**GIVEN TEXT**
▽
In order to break this cycle, it can be helpful to try writing a weekly activity schedule (such as the one below) to help ensure we are keeping active and engaging with rewarding and pleasurable activities that help lift our mood and re-energise us.
To increase your exposure to sunlight and maintain your general fitness you could try scheduling in time for regular outdoor exercise, such as going for a walk in the park at lunchtime. Since it is also harder to maintain a healthy, balanced diet when suffering from SAD it might also be useful to schedule a time to plan a healthy meal for each day and to do the relevant food shopping. It can also be beneficial to plan ways to manage stress through the winter period by planning times for relaxing activities such as yoga, mindfulness or time with friends. Finally, now’s a good time to plan a holiday as a way of breaking up the winter months – spending time outdoors in nature even in the UK can be a good tonic for beating the winter blues.
△
**WORK ORDER 1**
In the passage on SAD, what example of regular outdoor exercise is given?
**WORK ORDER 2**
Using the passage on SAD, explain why it may help to schedule a time to plan a healthy meal for each day.
**WORK ORDER 3**
Write out everything in the passage on SAD from "To increase your" down to "the winter blues.".
Nothing in the listing is needed here.

**DATASET**
▽
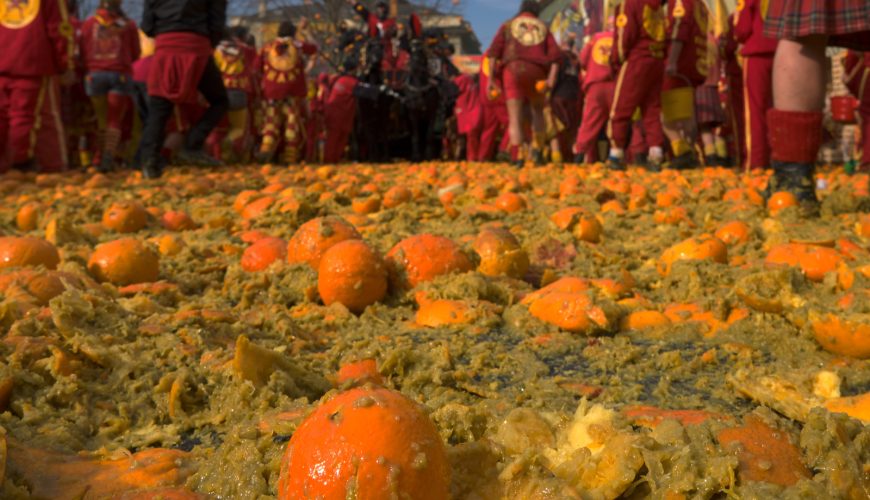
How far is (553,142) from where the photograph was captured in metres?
11.5

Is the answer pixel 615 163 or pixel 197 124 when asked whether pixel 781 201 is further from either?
pixel 197 124

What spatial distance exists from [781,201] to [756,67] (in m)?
3.10

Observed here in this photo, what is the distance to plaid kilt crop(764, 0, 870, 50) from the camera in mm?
3174

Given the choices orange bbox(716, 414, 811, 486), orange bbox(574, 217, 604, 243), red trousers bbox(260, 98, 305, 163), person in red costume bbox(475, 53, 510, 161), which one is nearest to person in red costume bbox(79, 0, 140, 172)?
red trousers bbox(260, 98, 305, 163)

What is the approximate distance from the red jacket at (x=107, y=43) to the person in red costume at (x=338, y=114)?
12.9 ft

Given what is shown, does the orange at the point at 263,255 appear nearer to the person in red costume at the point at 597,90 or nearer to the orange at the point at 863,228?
the orange at the point at 863,228

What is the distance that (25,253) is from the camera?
7.36 ft

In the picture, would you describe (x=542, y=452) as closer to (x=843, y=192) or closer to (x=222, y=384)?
(x=222, y=384)

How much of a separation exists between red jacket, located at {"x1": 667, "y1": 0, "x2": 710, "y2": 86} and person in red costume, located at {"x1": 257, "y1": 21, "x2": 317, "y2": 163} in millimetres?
5163

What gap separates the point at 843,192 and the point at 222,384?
3203 millimetres

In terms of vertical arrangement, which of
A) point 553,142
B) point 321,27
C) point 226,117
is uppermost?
point 321,27

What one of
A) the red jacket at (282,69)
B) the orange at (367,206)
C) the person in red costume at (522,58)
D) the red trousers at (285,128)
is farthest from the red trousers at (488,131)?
the orange at (367,206)

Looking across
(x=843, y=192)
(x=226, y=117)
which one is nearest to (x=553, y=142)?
(x=226, y=117)

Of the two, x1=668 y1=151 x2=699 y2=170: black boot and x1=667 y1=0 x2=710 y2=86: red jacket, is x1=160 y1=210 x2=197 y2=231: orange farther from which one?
x1=668 y1=151 x2=699 y2=170: black boot
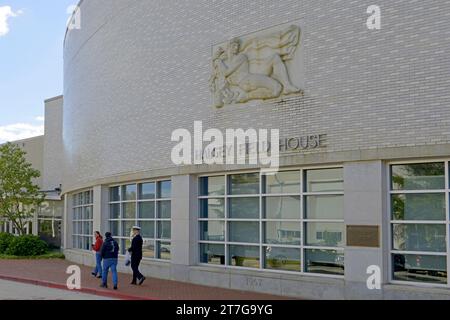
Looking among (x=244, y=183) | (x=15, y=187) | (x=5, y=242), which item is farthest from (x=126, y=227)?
(x=15, y=187)

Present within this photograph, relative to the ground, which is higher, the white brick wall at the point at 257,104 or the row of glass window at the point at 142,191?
the white brick wall at the point at 257,104

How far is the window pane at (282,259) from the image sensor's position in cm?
1572

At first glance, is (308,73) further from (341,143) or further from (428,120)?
(428,120)

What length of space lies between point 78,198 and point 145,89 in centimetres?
1021

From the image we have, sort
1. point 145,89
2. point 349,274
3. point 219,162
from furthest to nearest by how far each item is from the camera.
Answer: point 145,89, point 219,162, point 349,274

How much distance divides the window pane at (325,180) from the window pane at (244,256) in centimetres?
257

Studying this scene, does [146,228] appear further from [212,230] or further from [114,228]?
[212,230]

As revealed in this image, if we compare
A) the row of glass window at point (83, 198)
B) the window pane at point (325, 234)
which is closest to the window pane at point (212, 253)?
the window pane at point (325, 234)

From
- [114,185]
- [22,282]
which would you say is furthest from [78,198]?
[22,282]

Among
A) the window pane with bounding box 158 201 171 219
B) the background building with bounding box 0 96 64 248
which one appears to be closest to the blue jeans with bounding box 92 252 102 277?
the window pane with bounding box 158 201 171 219

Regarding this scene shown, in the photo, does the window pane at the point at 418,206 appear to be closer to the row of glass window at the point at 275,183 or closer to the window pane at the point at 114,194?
the row of glass window at the point at 275,183

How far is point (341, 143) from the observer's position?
14516 mm

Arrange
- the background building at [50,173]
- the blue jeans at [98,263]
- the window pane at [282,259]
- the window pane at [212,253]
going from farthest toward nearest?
the background building at [50,173]
the blue jeans at [98,263]
the window pane at [212,253]
the window pane at [282,259]

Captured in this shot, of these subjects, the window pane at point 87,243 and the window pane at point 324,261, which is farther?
the window pane at point 87,243
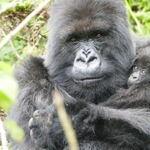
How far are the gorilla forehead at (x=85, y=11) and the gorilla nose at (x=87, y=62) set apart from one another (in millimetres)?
443

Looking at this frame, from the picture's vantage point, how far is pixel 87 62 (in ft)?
10.5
△
**EXERCISE OUTPUT 1**
Going for a walk in the park at lunchtime.

**EXERCISE OUTPUT 2**
It is harder to maintain a healthy, balanced diet when suffering from SAD. Scheduling time to plan a healthy meal each day and do the food shopping can help with this.

**EXERCISE OUTPUT 3**
To increase your exposure to sunlight and maintain your general fitness you could try scheduling in time for regular outdoor exercise, such as going for a walk in the park at lunchtime. Since it is also harder to maintain a healthy, balanced diet when suffering from SAD it might also be useful to schedule a time to plan a healthy meal for each day and to do the relevant food shopping. It can also be beneficial to plan ways to manage stress through the winter period by planning times for relaxing activities such as yoga, mindfulness or time with friends. Finally, now’s a good time to plan a holiday as a way of breaking up the winter months – spending time outdoors in nature even in the UK can be a good tonic for beating the winter blues.